The store was empty. For all intents and purposes, I was incognito. I furtively wandered down the first antiseptic aisle. So. This is Picard. Now it was clear. I knew why it was so popular. It was the innocence and experience of frozen food in France. The assistant nodded with a “Told you so” look as he continued refilling a nearby cabinet. He swiftly stacked boxes and bags of croissants, brioche, baguettes and pain aux raisins. Hmmm, pain aux raisins I thought to myself. Swiftly followed by, you have 4 boulangeries within spitting distance. What’s the point of a frozen pain aux raisin when you can buy a fresh one just over the road? For me, therein lies the problem with anything frozen when you live in a city. It’s all there, on your doorstep and sometimes, it’s just as quick to cook yourself.

Time for a test drive

Throwing caution along with my icy prejudice to the wind, I decided to test drive some Dauphinois Potatoes and a Tarte Tatin, along with that frozen soup in a bag that I’m deliberately keeping quiet about. Making my purchase before surreptitiously legging it over the road, back to the apartment, I felt a rush of exhilaration. I bounced up the four flights of spiralling stairs, ensconcing my stash safely in the freezer before beginning a coaching call with a client.
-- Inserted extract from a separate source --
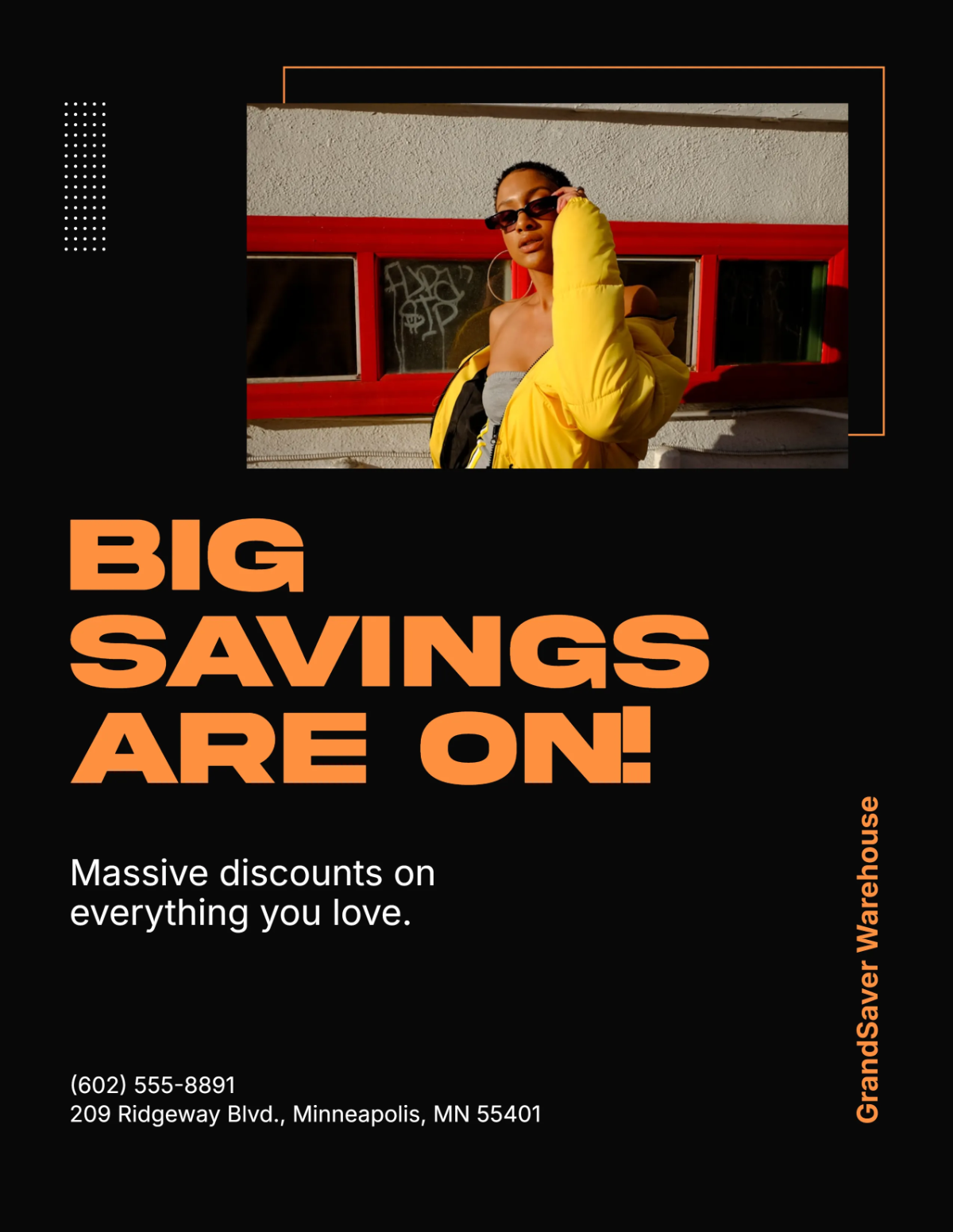 Free Big Savings Black Friday Flyer Template to Edit Online Free Big Savings Black Friday Flyer Template to Edit Online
Breaking The Ice With Picard
Breaking The Ice With Picard

Thoughts of my frozen extravaganza interrupted my focus. Should I start cooking now or later? After some stern talking to myself I resolved to beta test the Dauphinois spuds immediately after the call.

Breaking The Ice With Picard
Breaking The Ice With Picard

The results?

So how were they? The potatoes were ok. They weren’t awful. Could I have made something equally as well? Yes, probably. The Tarte Tatin? Oh my goodness, the buttery, caramelised, soft, sweetness of the French apple Tarte Tatin. It was good and then some. So much so that I managed to help myself to two slices in one evening.

The success of Picard is down to it’s convenience. In a world where we’re all time poor, it’s hugely convenient to have access to a store after work, when you’re tired or you just can’t be bothered. Who wants to peel and chop after a hard day? To hammer home the point, Picard’s best seller? Extra fine green beans which they sell by the 16 metric ton load, daily. It’s a case of we just don’t have the time to do everything on the list, so where we can effortlessly cut corners, we do.

Just like ma mère made?

Is it really possible to buy something just like your mother made? Based on my own mother’s cooking, I sincerely hope not. The world of food has thankfully moved on since Findus savoury pancakes, Shipham’s spread, dale steaks and frozen choc ice. It’s heartening to know that every French kitchen isn’t home to a gourmet chef. For me, that stereotype has been reassuring shattered. Something that clever English girl in Villeneuve d’Asq had managed to work out all on her own.